_What to do:_ Please reproduce word for word the stretch of the puerh tea text that begins with the words "Click here to" and ends with "things click together.".
begin Text block
Click here to open infographic in bigger size if you can’t see it well.

Over the last few years when I tried very old (40+ years) puerh I always wondered: “How can I get the same taste in the future?” This question has occupied my mind a lot, with some general principles but no clear answer in terms of which exact teas to actually age, until the last 2 years where drinking intensively a succession of excellent and not-so-excellent old teas made things click together.

In my early 2024 trip to Malaysia I tasted a particularly well stored 50s red mark. Just wow. I had tried other red marks before but none like this one. My notes at the time:

…But then we had the 50s Red mark (Hong Yin) which smashes all memories of yesterday and this morning (in picture). Old tea taste, aftertaste, sure, but the Qi… I think this might be the strongest I can remember, or one of the strongest. In terms of strength it blows away the two different 100 year old puerh, though they are possibly a subtler experience. I had to get up and move, my neck got unstuck, creative thoughts in the middle… and we only had 3-5 steeps.
end Text block
begin Record set
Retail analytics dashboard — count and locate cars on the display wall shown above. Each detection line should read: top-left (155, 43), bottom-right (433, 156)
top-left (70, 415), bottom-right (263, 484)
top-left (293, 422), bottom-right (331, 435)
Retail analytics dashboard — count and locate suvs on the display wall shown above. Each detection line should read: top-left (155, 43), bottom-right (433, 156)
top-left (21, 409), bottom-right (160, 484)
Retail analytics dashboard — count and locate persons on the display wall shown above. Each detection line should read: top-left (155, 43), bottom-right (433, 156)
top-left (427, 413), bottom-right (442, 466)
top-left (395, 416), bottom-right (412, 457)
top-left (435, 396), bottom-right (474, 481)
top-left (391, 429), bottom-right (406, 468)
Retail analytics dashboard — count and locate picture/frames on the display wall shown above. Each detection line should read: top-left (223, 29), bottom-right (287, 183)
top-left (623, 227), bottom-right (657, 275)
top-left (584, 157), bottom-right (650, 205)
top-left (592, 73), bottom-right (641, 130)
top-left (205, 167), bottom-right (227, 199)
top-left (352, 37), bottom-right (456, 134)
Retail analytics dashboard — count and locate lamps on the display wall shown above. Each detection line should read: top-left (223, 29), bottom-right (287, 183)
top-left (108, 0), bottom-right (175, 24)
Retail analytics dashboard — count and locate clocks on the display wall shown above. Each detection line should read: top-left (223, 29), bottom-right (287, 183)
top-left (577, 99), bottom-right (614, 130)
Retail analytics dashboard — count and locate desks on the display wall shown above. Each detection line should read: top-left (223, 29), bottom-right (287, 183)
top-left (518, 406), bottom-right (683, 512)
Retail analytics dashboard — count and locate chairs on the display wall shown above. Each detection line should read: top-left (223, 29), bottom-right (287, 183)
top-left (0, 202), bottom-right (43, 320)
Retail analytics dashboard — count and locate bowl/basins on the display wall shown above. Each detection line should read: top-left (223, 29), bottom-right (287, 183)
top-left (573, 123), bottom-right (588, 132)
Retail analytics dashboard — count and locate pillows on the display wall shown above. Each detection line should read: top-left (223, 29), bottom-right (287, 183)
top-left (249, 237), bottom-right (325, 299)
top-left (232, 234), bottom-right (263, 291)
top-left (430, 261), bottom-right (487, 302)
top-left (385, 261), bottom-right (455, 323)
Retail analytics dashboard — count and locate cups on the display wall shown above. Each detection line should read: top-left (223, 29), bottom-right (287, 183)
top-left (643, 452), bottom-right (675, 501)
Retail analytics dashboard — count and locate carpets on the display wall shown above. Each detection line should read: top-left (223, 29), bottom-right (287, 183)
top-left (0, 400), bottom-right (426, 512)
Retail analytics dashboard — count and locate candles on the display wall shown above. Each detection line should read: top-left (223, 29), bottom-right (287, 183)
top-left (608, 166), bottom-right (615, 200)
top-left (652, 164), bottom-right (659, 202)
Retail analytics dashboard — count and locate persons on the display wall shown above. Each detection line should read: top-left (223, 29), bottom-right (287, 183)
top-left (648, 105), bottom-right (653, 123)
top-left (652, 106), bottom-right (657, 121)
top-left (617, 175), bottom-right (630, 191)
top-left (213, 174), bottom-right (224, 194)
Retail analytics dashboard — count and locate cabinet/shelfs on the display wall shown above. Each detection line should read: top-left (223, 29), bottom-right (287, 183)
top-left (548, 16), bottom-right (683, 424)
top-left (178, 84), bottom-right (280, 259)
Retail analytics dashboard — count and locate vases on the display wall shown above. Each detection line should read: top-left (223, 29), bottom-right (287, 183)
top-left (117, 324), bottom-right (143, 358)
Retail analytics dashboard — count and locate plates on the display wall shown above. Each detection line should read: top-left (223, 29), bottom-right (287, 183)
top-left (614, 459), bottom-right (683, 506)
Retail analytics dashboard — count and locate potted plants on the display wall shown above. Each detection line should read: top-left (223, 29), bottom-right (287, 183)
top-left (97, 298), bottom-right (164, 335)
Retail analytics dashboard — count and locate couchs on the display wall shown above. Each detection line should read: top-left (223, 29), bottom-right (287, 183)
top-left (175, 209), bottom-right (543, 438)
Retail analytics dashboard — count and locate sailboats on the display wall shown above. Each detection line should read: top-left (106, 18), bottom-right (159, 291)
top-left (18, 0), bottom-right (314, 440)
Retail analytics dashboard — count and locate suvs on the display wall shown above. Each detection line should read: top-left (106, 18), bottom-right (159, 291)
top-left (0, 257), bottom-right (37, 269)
end Record set
_Full response:_
Click here to open infographic in bigger size if you can’t see it well.

Over the last few years when I tried very old (40+ years) puerh I always wondered: “How can I get the same taste in the future?” This question has occupied my mind a lot, with some general principles but no clear answer in terms of which exact teas to actually age, until the last 2 years where drinking intensively a succession of excellent and not-so-excellent old teas made things click together.